DATA:
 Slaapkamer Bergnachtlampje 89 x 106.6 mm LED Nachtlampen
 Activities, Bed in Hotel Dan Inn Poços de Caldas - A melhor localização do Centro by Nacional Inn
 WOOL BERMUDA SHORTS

---

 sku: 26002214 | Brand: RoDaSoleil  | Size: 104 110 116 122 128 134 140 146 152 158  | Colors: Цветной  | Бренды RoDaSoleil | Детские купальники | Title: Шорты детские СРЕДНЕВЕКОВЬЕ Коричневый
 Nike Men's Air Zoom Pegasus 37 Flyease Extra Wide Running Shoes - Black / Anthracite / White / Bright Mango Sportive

DIRECTIONS: Convert the material from the line containing "Slaapkamer Bergnachtlampje 89" through the line containing "WOOL BERMUDA SHORTS", both included, into a JSON list of strings with one string per line and blank lines omitted.

OUTPUT BELOW:
[
  " Slaapkamer Bergnachtlampje 89 x 106.6 mm LED Nachtlampen",
  " Activities, Bed in Hotel Dan Inn Poços de Caldas - A melhor localização do Centro by Nacional Inn",
  " WOOL BERMUDA SHORTS"
]